Dask Migration Guide#

This migration guide explains the most important points that anyone familiar with Dask should know when trying out Daft or migrating Dask workloads to Daft.

The guide includes an overview of technical, conceptual and syntax differences between the two libraries that you should be aware of. Understanding these differences will help you evaluate your choice of tooling and ease your migration from Dask to Daft.

When should I use Daft?#

Dask and Daft are DataFrame frameworks built for distributed computing. Both libraries enable you to process large, tabular datasets in parallel, either locally or on remote instances on-prem or in the cloud.

If you are currently using Dask, you may want to consider migrating to Daft if you:

  • Are working with multimodal data types, such as nested JSON, tensors, Images, URLs, etc.,

  • Need faster computations through query planning and optimization,

  • Are executing machine learning workloads at scale,

  • Need deep support for data catalogs, predicate pushdowns and metadata pruning from Iceberg, Delta, and Hudi

  • Want to benefit from native Rust concurrency

You may want to stick with using Dask if you:

  • Want to only write pandas-like syntax,

  • Need to parallelize array-based workloads or arbitrary Python code that does not involve DataFrames (with Dask Array, Dask Delayed and/or Dask Futures)

The following sections explain conceptual and technical differences between Dask and Daft. Whenever relevant, code snippets are provided to illustrate differences in syntax.

Daft does not use an index#

Dask aims for as much feature-parity with pandas as possible, including maintaining the presence of an Index in the DataFrame. But keeping an Index is difficult when moving to a distributed computing environment. Dask doesn’t support row-based positional indexing (with .iloc) because it does not track the length of its partitions. It also does not support pandas MultiIndex. The argument for keeping the Index is that it makes some operations against the sorted index column very fast. In reality, resetting the Index forces a data shuffle and is an expensive operation.

Daft drops the need for an Index to make queries more readable and consistent. How you write a query should not change because of the state of an index or a reset_index call. In our opinion, eliminating the index makes things simpler, more explicit, more readable and therefore less error-prone. Daft achieves this by using the Expressions API.

In Dask you would index your DataFrame to return row b as follows:

ddf.loc[[“b”]]

In Daft, you would accomplish the same by using a col Expression to refer to the column that contains b:

df.where(daft.col(“alpha”)==”b”)

More about Expressions in the sections below.

Daft does not try to copy the pandas syntax#

Dask is built as a parallelizable version of pandas and Dask partitions are in fact pandas DataFrames. When you call a Dask function you are often applying a pandas function on each partition. This makes Dask relatively easy to learn for people familiar with pandas, but it also causes complications when pandas logic (built for sequential processing) does not translate well to a distributed context.
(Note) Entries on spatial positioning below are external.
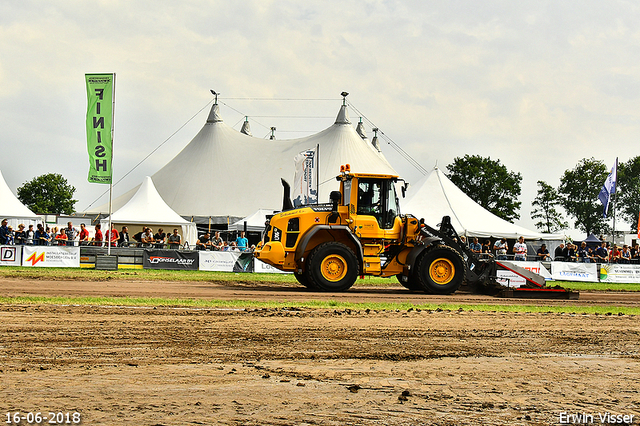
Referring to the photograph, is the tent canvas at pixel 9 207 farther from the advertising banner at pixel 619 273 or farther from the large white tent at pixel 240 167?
the advertising banner at pixel 619 273

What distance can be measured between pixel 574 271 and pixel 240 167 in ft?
73.9

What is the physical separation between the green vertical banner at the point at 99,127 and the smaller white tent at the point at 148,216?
7731mm

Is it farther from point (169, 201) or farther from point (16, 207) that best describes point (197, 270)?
point (169, 201)

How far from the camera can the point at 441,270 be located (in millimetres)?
15500

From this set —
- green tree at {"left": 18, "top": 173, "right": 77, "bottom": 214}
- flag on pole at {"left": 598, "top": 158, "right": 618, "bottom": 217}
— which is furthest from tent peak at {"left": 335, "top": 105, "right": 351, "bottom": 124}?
green tree at {"left": 18, "top": 173, "right": 77, "bottom": 214}

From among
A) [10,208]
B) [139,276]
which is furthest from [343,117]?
[139,276]

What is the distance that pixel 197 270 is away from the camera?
939 inches

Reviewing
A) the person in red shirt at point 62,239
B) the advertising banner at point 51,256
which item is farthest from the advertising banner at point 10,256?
the person in red shirt at point 62,239

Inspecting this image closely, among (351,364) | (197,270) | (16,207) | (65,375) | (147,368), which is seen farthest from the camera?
(16,207)

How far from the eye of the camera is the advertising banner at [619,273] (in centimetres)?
2484

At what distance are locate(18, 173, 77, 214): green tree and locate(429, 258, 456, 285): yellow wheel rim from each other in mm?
69101

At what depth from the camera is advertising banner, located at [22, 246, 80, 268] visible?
2284cm

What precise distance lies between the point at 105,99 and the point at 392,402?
2184cm

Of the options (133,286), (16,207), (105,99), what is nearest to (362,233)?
(133,286)
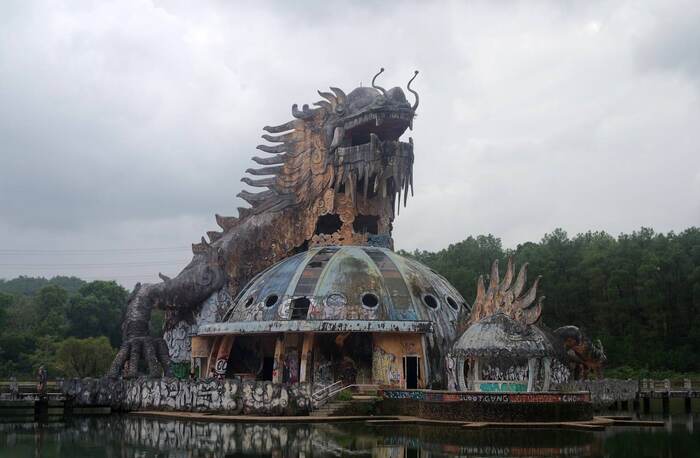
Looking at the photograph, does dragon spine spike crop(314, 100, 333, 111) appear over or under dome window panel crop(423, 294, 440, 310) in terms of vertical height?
over

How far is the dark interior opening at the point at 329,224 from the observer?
40.5 m

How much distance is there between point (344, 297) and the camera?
3481 cm

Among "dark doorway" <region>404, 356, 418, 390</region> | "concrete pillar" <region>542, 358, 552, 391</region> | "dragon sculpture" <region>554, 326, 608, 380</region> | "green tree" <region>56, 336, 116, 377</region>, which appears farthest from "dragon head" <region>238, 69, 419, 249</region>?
"green tree" <region>56, 336, 116, 377</region>

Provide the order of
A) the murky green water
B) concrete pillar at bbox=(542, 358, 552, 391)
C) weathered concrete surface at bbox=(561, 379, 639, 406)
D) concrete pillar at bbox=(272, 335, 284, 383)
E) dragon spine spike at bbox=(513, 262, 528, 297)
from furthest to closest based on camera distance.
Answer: concrete pillar at bbox=(272, 335, 284, 383) → weathered concrete surface at bbox=(561, 379, 639, 406) → dragon spine spike at bbox=(513, 262, 528, 297) → concrete pillar at bbox=(542, 358, 552, 391) → the murky green water

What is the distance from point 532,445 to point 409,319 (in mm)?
14827

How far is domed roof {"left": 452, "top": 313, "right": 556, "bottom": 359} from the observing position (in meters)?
27.6

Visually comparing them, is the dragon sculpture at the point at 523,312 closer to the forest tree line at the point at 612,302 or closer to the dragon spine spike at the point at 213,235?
the dragon spine spike at the point at 213,235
When reading the documentation, Dask users will often encounter this phrase “This docstring was copied from pandas.core… Some inconsistencies with the Dask version may exist.” It is often unclear what these inconsistencies are and how they might affect performance.
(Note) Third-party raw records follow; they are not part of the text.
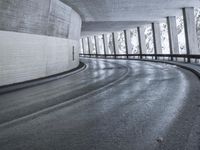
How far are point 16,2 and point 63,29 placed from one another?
8.41 metres

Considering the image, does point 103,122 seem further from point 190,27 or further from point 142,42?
point 142,42

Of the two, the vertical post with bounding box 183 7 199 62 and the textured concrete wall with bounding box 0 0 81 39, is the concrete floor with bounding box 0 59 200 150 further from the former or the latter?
the vertical post with bounding box 183 7 199 62

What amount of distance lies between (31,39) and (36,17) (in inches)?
48.6

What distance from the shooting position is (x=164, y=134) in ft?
16.3

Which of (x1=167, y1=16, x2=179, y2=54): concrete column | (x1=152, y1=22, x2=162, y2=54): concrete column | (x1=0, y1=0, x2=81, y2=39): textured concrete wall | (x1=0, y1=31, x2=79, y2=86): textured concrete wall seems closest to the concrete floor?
(x1=0, y1=31, x2=79, y2=86): textured concrete wall

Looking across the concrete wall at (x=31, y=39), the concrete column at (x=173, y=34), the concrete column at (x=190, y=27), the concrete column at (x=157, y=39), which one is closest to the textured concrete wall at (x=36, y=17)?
the concrete wall at (x=31, y=39)

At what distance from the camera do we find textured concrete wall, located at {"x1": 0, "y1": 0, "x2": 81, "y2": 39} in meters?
12.6

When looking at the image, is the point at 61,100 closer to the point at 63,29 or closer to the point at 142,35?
the point at 63,29

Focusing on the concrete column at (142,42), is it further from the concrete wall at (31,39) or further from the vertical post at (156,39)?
the concrete wall at (31,39)

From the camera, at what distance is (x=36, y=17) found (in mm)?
15320

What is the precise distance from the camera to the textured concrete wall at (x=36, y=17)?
1263 centimetres

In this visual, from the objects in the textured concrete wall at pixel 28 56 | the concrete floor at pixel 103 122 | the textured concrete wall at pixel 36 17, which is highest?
the textured concrete wall at pixel 36 17

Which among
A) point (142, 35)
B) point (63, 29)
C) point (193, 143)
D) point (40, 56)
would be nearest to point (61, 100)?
point (193, 143)

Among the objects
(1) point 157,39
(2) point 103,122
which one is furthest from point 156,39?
(2) point 103,122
Daft does not try to copy the pandas syntax. Instead, we believe that efficiency is best achieved by defining logic specifically for the unique challenges of distributed computing. This means that we trade a slightly higher learning curve for pandas users against improved performance and more clarity for the developer experience.

Daft eliminates manual repartitioning of data#

In distributed settings, your data will always be partitioned for efficient parallel processing. How to partition this data is not straightforward and depends on factors like data types, query construction, and available cluster resources. While Dask often requires manual repartitioning for optimal performance, Daft abstracts this away from users so you don’t have to worry about it.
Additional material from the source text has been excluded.